I've just done a film soundtrack [for "La Vie D'artiste"], and that was weird, going to a proper cinema in Paris [for the premiere]; it was a bit nerve-wracking, really. It's now or never: You're not listening to music in your studio or in a little room where you're editing. You don't really know how it's going to go — it could be awful, it could be, like, totally jarring or something; you have to sit with all these other people in a proper place, like a cinema ... the titles come up and you start to hear the music and it's freaky. I can't really explain it.
Occasionally we've had music in an advert or a TV series or to announce a football match coming up or something, and that's kinda weird, but nothing compared to a big film. It's very strange.
» EXPRESS: What should fans expect next: Are there any plans to begin recording a new album anytime soon?
» GANE: I don't know; we did do another LP — the LP that came out, ["Chemical Chords"] is half of the tracks of the session, so the other half will also come out at some point, probably around another tour, I suppose. But nothing is definite. And after that, I don't know — we'll probably be touring up until the next summer; I don't like to do anything unless it's planned beforehand. ... It's going to be at least another 15 tracks — plenty enough for everyone.
» 9:30 Club, 815 V Street NW; with Atlas Sound and Chessie, Tue., Sept. 30, 7:30 p.m., $20; 202-265-0930. (U Street-Cardozo)

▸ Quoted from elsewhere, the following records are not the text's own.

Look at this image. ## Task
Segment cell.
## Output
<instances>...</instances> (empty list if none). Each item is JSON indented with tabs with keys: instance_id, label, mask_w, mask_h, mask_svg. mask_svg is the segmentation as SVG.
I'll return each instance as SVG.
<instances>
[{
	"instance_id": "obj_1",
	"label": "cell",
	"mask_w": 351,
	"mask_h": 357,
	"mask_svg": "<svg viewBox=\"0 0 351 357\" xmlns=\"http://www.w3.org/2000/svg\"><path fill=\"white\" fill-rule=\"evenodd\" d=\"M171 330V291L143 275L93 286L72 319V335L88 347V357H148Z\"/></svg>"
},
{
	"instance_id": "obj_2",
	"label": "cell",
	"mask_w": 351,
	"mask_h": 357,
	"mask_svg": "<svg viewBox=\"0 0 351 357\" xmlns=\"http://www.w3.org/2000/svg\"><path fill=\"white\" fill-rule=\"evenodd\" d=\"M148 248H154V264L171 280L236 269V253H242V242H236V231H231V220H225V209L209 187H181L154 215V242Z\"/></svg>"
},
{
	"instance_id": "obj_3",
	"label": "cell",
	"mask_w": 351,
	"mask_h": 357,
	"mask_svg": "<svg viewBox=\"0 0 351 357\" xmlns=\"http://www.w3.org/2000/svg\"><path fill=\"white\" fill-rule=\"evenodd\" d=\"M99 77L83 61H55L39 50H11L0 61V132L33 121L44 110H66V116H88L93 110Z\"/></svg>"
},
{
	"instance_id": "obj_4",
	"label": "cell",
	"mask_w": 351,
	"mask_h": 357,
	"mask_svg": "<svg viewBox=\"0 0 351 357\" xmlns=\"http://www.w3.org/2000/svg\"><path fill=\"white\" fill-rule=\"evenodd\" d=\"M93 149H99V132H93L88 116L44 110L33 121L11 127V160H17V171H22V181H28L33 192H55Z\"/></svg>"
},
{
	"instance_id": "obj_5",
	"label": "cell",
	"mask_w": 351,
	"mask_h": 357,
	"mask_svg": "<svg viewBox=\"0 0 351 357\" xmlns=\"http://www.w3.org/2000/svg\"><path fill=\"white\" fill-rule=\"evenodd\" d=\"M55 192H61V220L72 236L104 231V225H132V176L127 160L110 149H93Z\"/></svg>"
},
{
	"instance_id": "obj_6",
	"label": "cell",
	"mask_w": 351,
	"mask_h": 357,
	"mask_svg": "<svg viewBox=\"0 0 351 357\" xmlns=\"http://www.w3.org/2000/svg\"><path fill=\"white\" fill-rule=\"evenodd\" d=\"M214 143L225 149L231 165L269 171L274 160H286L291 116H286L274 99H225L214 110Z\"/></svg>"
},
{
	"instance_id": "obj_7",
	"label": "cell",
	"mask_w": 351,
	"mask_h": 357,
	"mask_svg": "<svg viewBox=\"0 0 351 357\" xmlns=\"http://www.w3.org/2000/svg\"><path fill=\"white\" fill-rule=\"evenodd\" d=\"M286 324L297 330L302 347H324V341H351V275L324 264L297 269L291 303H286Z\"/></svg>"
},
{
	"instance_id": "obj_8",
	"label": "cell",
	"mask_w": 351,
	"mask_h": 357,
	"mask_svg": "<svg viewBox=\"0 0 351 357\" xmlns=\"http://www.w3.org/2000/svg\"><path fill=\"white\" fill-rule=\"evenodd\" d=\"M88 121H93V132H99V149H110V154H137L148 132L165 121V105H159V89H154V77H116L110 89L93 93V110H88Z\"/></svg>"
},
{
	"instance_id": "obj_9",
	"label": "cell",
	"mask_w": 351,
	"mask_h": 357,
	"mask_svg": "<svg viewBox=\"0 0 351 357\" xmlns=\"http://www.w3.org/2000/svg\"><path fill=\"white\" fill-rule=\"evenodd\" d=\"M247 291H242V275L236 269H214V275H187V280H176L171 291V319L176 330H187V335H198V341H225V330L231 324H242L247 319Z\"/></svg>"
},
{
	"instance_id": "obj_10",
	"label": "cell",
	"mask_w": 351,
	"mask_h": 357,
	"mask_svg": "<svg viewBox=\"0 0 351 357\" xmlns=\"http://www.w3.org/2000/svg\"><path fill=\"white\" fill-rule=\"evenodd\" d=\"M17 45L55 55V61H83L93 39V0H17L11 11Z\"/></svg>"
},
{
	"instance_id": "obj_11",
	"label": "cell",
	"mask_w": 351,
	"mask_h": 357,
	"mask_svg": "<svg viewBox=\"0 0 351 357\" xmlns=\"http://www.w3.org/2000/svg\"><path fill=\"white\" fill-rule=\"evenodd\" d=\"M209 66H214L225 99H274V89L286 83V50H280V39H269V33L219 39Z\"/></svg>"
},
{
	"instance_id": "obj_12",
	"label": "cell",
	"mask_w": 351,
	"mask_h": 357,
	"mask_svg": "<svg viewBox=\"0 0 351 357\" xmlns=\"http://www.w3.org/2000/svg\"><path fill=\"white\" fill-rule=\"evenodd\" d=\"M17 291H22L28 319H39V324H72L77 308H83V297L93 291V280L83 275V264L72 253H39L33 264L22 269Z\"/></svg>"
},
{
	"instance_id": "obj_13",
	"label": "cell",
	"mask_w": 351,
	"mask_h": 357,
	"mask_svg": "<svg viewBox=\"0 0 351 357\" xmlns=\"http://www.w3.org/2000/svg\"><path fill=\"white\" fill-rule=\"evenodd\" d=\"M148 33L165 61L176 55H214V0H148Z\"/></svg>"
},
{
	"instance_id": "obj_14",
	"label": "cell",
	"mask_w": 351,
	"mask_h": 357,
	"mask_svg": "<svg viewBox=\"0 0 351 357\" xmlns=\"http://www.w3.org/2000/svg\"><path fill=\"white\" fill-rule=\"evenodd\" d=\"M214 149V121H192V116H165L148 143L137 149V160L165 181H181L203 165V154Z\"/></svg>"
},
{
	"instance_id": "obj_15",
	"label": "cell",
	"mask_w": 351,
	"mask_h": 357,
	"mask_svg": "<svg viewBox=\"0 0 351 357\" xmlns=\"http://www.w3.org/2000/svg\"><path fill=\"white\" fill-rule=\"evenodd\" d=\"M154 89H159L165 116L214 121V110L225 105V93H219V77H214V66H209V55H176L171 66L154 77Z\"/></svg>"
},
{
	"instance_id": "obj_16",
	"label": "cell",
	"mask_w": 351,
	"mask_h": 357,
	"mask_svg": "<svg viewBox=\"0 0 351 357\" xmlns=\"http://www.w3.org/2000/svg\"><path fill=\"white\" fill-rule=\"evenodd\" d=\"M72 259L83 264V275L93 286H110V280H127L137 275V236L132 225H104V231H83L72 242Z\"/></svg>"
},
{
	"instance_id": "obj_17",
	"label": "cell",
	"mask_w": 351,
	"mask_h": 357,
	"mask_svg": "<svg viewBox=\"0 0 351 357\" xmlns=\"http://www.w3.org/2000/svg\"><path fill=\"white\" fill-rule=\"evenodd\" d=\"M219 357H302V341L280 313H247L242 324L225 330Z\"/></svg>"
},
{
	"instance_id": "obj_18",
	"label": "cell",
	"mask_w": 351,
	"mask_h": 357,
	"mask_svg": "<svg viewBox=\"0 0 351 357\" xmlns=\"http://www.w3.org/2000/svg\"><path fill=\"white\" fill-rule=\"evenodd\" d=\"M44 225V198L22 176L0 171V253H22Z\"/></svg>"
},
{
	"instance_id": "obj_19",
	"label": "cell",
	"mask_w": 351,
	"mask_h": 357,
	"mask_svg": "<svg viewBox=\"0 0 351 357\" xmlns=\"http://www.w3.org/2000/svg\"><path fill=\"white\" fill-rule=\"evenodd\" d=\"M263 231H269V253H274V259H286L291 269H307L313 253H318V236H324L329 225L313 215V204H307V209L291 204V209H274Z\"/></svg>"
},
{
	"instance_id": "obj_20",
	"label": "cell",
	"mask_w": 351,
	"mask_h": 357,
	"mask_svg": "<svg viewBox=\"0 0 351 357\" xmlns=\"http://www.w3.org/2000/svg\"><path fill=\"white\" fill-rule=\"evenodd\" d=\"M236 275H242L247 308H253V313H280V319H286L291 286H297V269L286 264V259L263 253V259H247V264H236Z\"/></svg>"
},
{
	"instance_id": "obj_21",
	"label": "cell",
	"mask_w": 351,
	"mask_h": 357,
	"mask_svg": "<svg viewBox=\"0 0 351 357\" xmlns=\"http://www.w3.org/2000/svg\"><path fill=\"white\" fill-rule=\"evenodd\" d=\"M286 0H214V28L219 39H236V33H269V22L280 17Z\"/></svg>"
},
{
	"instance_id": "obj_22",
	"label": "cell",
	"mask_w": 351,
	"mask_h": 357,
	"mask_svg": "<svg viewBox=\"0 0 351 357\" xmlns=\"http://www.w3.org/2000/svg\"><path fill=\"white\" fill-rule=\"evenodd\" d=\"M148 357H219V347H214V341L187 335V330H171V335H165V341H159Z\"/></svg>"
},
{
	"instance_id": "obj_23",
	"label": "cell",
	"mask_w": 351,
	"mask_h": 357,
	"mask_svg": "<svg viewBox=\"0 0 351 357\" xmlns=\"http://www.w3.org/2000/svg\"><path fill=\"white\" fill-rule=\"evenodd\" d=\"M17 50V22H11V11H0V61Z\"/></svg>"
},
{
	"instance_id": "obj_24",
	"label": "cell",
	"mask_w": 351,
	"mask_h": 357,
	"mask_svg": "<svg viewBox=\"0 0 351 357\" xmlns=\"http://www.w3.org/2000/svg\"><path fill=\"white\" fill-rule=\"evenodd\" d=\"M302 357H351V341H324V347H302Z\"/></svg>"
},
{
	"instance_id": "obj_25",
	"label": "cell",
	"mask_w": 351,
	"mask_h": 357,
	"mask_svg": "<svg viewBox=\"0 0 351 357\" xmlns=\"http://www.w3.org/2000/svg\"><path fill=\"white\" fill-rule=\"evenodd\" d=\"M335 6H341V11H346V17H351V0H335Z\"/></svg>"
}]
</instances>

Written by Express contributor Roxana Hadadi
Photo by Sabrina Tabuchi













Addison Road
Saw them at the 9:30, great show. Not the melodic keyboard driven sound of the CD's, much more heavy feedback guitar and drum, but a lot of fun. So beautiful to see Laetitia dance to the music, I could really feel the music more watching her dance and seeing how she was feeling it. They are part of the soundtrack of my life, I'm happy to have finally seen them live.